The $3B breakup fee due DT virtually assures that AT&T will propose remedies to the DoJ’s objections rather than withdraw.  This is not unusual and it is certain that AT&T has anticipated this as a potential scenario.  Toward this end, there are several wrinkles to consider:

-The typical remedy – divesting assets in specific business and geographic areas – is likely unworkable in this case.  The anti-competitive impact occurs in the central business of both companies and extends to nearly all of the geographies in which they serve.

-Divesting subscribers to competitors, which has been done in other communications mergers, is problematic in this case, as AT&T and T-Mobile are the only two large wireless carriers using the GSM technology standard.  Customers acquired by rivals would have to agree to change their devices to be compatible with a new network.

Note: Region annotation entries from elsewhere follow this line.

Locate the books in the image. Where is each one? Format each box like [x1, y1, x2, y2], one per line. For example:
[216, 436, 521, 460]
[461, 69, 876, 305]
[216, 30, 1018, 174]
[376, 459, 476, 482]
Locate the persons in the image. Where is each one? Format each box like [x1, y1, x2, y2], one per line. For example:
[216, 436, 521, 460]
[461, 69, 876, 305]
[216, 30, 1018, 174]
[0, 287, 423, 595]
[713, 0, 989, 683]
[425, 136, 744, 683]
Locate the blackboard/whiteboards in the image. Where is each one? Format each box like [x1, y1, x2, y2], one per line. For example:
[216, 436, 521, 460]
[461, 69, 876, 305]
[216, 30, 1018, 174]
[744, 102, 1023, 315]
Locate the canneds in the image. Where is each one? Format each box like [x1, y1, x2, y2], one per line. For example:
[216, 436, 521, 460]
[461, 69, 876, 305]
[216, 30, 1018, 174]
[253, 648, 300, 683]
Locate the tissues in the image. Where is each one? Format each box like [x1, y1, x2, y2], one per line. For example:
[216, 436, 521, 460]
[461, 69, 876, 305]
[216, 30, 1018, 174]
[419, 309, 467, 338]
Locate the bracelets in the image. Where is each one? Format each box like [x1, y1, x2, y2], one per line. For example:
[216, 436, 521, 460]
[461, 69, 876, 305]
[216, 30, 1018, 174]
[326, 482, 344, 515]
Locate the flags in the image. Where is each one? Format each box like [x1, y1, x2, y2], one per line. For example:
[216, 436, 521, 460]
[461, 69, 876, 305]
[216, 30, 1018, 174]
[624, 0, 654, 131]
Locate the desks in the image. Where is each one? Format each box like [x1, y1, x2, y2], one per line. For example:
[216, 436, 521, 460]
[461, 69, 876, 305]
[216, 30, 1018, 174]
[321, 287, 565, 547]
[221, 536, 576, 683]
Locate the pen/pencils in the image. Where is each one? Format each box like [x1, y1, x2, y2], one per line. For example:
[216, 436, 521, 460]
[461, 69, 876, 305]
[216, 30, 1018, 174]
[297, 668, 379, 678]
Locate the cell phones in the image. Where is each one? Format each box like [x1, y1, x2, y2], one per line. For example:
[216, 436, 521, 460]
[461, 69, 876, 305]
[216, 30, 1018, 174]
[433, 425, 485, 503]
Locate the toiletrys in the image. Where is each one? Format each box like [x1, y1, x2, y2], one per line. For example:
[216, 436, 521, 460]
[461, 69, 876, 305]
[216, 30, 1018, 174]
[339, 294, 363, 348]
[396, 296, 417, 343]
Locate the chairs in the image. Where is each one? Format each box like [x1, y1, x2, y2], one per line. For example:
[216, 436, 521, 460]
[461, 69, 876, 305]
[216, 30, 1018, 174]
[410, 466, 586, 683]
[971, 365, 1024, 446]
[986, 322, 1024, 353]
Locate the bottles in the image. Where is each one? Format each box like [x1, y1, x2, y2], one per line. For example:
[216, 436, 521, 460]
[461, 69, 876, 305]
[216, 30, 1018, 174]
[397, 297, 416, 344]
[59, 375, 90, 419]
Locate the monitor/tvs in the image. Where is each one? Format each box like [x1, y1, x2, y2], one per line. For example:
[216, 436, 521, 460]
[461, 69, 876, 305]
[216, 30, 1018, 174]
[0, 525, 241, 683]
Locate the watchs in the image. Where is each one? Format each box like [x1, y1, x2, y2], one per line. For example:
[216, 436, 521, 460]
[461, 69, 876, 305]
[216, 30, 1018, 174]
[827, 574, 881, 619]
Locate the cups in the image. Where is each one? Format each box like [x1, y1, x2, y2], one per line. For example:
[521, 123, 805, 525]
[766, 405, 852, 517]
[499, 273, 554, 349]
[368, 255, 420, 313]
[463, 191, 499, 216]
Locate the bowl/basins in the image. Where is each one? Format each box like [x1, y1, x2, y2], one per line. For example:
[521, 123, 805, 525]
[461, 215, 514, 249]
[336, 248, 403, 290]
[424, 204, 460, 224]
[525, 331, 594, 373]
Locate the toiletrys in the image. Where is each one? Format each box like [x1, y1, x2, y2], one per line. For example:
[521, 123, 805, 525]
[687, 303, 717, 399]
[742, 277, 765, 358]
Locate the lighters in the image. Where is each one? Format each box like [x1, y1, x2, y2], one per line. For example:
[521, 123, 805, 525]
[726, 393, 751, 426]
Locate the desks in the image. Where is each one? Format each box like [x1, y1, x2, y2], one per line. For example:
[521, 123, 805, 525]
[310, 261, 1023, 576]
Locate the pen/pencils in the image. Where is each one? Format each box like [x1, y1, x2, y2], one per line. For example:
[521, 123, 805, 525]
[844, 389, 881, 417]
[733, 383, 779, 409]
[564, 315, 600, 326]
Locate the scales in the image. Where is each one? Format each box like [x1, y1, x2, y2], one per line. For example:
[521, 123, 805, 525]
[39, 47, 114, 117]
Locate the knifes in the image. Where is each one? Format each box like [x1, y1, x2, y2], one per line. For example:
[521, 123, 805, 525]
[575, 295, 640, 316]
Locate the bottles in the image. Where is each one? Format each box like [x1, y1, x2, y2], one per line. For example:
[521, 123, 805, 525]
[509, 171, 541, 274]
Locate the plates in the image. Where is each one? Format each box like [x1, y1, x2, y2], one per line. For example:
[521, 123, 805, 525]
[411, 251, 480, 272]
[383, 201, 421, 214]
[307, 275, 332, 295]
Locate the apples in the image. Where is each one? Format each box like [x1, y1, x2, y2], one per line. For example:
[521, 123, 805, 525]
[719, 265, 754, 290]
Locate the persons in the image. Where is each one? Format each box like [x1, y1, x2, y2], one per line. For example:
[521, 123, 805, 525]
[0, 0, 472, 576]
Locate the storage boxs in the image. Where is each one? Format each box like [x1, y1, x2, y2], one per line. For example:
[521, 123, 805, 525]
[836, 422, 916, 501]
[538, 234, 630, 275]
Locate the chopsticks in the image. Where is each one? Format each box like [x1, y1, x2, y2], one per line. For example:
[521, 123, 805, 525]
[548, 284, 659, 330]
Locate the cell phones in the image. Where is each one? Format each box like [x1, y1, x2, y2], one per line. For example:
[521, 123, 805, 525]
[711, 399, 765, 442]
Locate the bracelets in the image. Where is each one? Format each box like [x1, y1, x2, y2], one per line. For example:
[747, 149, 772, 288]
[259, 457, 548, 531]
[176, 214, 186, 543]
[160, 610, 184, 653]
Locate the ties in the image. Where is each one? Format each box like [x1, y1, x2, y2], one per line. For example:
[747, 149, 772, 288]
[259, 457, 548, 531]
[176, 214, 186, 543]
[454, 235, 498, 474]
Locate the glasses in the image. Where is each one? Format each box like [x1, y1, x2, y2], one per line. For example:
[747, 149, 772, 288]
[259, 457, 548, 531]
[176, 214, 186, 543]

-Spectrum divestitures are also problematic, as bandwidth is the primary impetus behind the deal, and would not address the DoJ’s main concerns over market concentration.

-The FCC must also approve this merger, and will not do so if it is under suit from the DoJ.

However, all is not lost for this deal.  We believe that there may be alternative ways to satisfy government objections.

-AT&T could agree to free customers from contractual obligations and compensate them for the costs of transitioning to an alternative carrier.  This would be a boon to price rivals like Sprint, MetroPCS, Leap and US Cellular.

-AT&T could agree to regulatory oversight on pricing.  Not likely, but possible.

-AT&T could agree to regulated cost-plus wholesale access to its network by other carriers, facilitating roaming by regional networks and enabling resellers.  This is more likely and would be good for these smaller players.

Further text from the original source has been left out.